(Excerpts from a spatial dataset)
------------------------------
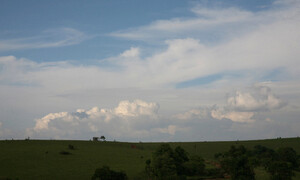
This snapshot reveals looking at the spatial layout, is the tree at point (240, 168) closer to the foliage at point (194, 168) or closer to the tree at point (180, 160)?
the foliage at point (194, 168)

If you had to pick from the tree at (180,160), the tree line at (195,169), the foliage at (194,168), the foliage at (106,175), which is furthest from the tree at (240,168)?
the foliage at (106,175)

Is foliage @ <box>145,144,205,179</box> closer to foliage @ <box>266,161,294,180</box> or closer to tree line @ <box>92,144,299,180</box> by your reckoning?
tree line @ <box>92,144,299,180</box>

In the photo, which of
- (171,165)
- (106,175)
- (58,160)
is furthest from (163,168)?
(58,160)

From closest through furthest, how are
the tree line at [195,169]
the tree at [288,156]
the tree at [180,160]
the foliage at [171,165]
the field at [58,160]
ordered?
the tree line at [195,169], the foliage at [171,165], the field at [58,160], the tree at [180,160], the tree at [288,156]

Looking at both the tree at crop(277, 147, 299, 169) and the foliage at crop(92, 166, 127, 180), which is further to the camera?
the tree at crop(277, 147, 299, 169)

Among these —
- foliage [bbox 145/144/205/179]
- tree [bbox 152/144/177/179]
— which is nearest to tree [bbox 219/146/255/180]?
foliage [bbox 145/144/205/179]

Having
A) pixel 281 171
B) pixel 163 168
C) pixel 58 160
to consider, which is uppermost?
pixel 58 160

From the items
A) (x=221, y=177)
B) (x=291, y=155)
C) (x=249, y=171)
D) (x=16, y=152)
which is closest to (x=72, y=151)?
(x=16, y=152)

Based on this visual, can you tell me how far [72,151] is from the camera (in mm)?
121375

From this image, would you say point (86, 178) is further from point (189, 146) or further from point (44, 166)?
point (189, 146)

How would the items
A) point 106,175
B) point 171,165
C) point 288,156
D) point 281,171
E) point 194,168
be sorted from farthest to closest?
point 288,156 < point 194,168 < point 171,165 < point 281,171 < point 106,175

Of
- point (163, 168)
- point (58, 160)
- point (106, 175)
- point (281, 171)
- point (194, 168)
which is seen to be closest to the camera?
point (106, 175)

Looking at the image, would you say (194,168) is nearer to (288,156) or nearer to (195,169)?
(195,169)

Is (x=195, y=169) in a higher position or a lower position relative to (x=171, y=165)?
lower
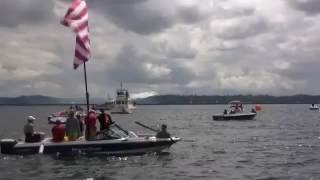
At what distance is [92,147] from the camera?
30.4m

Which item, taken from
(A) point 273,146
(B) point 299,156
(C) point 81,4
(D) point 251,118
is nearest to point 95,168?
(C) point 81,4

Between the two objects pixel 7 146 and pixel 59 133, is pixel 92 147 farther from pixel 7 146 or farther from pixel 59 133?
pixel 7 146

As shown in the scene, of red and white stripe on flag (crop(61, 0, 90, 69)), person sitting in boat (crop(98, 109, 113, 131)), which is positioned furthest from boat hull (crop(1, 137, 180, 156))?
red and white stripe on flag (crop(61, 0, 90, 69))

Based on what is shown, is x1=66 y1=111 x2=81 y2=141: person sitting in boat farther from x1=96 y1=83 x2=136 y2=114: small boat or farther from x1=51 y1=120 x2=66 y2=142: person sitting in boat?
x1=96 y1=83 x2=136 y2=114: small boat

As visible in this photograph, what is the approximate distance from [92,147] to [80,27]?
6375 mm

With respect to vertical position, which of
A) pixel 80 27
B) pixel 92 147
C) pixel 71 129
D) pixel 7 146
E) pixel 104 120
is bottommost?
pixel 92 147

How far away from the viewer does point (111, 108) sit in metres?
156

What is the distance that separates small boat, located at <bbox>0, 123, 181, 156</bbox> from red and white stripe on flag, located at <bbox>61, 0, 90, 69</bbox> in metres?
4.23

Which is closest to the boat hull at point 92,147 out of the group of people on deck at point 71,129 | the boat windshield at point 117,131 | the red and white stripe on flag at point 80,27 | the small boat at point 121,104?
the group of people on deck at point 71,129

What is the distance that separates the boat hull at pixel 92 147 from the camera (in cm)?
2995

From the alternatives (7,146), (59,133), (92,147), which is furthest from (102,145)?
(7,146)

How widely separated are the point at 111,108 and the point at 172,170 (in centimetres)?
12941

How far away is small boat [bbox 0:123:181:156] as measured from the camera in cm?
3005

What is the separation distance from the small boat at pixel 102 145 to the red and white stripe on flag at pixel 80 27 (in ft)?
13.9
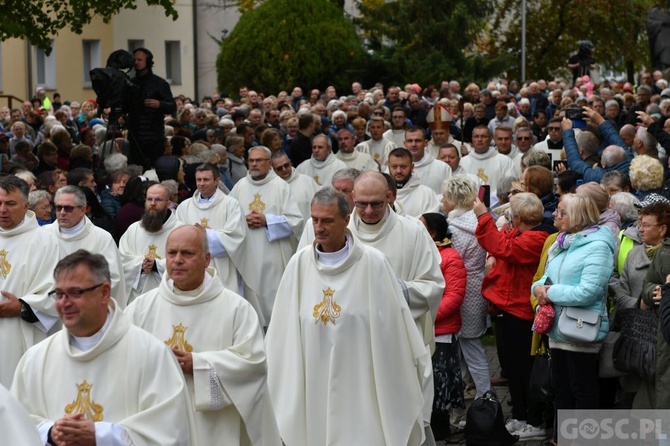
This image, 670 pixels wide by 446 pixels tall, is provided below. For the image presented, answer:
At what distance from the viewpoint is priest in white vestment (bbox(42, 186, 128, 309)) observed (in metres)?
9.59

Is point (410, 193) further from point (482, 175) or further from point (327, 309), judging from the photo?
point (327, 309)

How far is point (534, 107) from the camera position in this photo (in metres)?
23.1

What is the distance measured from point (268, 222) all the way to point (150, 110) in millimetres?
2548

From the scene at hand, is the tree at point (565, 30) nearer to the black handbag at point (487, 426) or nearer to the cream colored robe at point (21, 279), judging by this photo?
the black handbag at point (487, 426)

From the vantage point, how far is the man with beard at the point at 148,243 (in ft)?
34.3

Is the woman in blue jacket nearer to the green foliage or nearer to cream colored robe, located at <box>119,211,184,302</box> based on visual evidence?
cream colored robe, located at <box>119,211,184,302</box>

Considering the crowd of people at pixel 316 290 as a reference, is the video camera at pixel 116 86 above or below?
above

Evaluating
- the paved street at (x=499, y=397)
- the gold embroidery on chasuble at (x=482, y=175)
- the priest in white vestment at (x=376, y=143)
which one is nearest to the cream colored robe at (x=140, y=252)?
------------------------------
Transcribe the full listing character for character. Pictures are excluded.

This snapshot reveals looking at the spatial layout, is the tree at point (240, 168) closer to the foliage at point (194, 168) or closer to the tree at point (180, 160)?
the foliage at point (194, 168)

If you had to pick from the tree at (180,160), the tree line at (195,169), the foliage at (194,168), the foliage at (106,175), which is furthest from the tree at (240,168)?
the foliage at (106,175)

Is foliage @ <box>145,144,205,179</box> closer to foliage @ <box>266,161,294,180</box> or closer to tree line @ <box>92,144,299,180</box> by your reckoning?
tree line @ <box>92,144,299,180</box>

In the photo, which of
- (171,165)
- (106,175)
- (58,160)
is furthest from (163,168)?
(58,160)

From closest through furthest, how are
the tree line at [195,169]
the tree at [288,156]
the tree at [180,160]
the foliage at [171,165]
the field at [58,160]
ordered?
the tree line at [195,169], the foliage at [171,165], the field at [58,160], the tree at [180,160], the tree at [288,156]

Looking at both the tree at crop(277, 147, 299, 169) and the foliage at crop(92, 166, 127, 180), which is further to the camera?
the tree at crop(277, 147, 299, 169)

Among these —
- foliage [bbox 145/144/205/179]
- tree [bbox 152/144/177/179]
— which is nearest to tree [bbox 219/146/255/180]?
foliage [bbox 145/144/205/179]

Having
A) pixel 281 171
B) pixel 163 168
C) pixel 58 160
to consider, which is uppermost?
pixel 58 160

From the items
A) (x=221, y=177)
B) (x=291, y=155)
C) (x=249, y=171)
D) (x=16, y=152)
which is closest to (x=72, y=151)?
(x=16, y=152)

Based on this visual, can you tell me how far [72,151] is from the camera (in mm)?
121375

From this image, would you say point (86, 178) is further from point (189, 146) or further from point (44, 166)?
point (189, 146)

How would the items
A) point 106,175
B) point 171,165
C) point 288,156
D) point 281,171
E) point 194,168
be sorted from farthest to closest?
point 288,156 < point 194,168 < point 171,165 < point 281,171 < point 106,175

Of
- point (163, 168)
- point (58, 160)
- point (106, 175)
- point (281, 171)
- point (194, 168)
which is seen to be closest to the camera?
point (106, 175)

Looking at the image, would you say (194,168) is nearer to (288,156) or nearer to (195,169)?
(195,169)

Is (x=195, y=169) in a higher position or a lower position relative to (x=171, y=165)?
lower
At what distance is [92,147] from the camera?
30.4m

Which item, taken from
(A) point 273,146
(B) point 299,156
(C) point 81,4
(D) point 251,118
is nearest to point 95,168?
(C) point 81,4

Between the two objects pixel 7 146 and pixel 59 133, is pixel 92 147 farther from pixel 7 146 or farther from pixel 59 133?
pixel 7 146

As shown in the scene, of red and white stripe on flag (crop(61, 0, 90, 69)), person sitting in boat (crop(98, 109, 113, 131)), which is positioned furthest from boat hull (crop(1, 137, 180, 156))?
red and white stripe on flag (crop(61, 0, 90, 69))

Based on what is shown, is x1=66 y1=111 x2=81 y2=141: person sitting in boat farther from x1=96 y1=83 x2=136 y2=114: small boat or farther from x1=51 y1=120 x2=66 y2=142: person sitting in boat?
x1=96 y1=83 x2=136 y2=114: small boat

As visible in this photograph, what is the approximate distance from [92,147] to [80,27]?
6375 mm

With respect to vertical position, which of
A) pixel 80 27
B) pixel 92 147
C) pixel 71 129
D) pixel 7 146
E) pixel 104 120
is bottommost?
pixel 92 147

How far away from the viewer does point (111, 108) sit in metres?
156

What is the distance that separates small boat, located at <bbox>0, 123, 181, 156</bbox> from red and white stripe on flag, located at <bbox>61, 0, 90, 69</bbox> in metres?
4.23

Which is closest to the boat hull at point 92,147 out of the group of people on deck at point 71,129 | the boat windshield at point 117,131 | the red and white stripe on flag at point 80,27 | the small boat at point 121,104?
the group of people on deck at point 71,129

What is the distance that separates the boat hull at pixel 92 147 from the camera (in cm)?
2995

From the alternatives (7,146), (59,133), (92,147), which is furthest from (102,145)?
(7,146)

How widely separated are the point at 111,108 and the point at 172,170 (in centimetres)?
12941

How far away is small boat [bbox 0:123:181:156] as measured from the camera in cm?
3005

What is the separation distance from the small boat at pixel 102 145 to the red and white stripe on flag at pixel 80 27 (in ft)?
13.9
This image, 670 pixels wide by 446 pixels tall, is provided below. For the image presented, answer:
At what distance from the viewpoint is priest in white vestment (bbox(42, 186, 128, 309)) observed (in metres)?
9.59

Is point (410, 193) further from point (482, 175) or further from point (327, 309), judging from the photo?
point (327, 309)

How far is point (534, 107) from the camera position in this photo (in metres)?
23.1

What is the distance measured from point (268, 222) all the way to point (150, 110) in millimetres?
2548

From the scene at hand, is the tree at point (565, 30) nearer to the black handbag at point (487, 426) or nearer to the cream colored robe at point (21, 279), judging by this photo?
the black handbag at point (487, 426)

From the vantage point, how far is the man with beard at the point at 148,243 (in ft)?
34.3

Is the woman in blue jacket nearer to the green foliage or nearer to cream colored robe, located at <box>119,211,184,302</box> based on visual evidence?
cream colored robe, located at <box>119,211,184,302</box>

Considering the crowd of people at pixel 316 290 as a reference, is the video camera at pixel 116 86 above or below?
above

Evaluating
- the paved street at (x=499, y=397)
- the gold embroidery on chasuble at (x=482, y=175)
- the priest in white vestment at (x=376, y=143)
which one is nearest to the cream colored robe at (x=140, y=252)?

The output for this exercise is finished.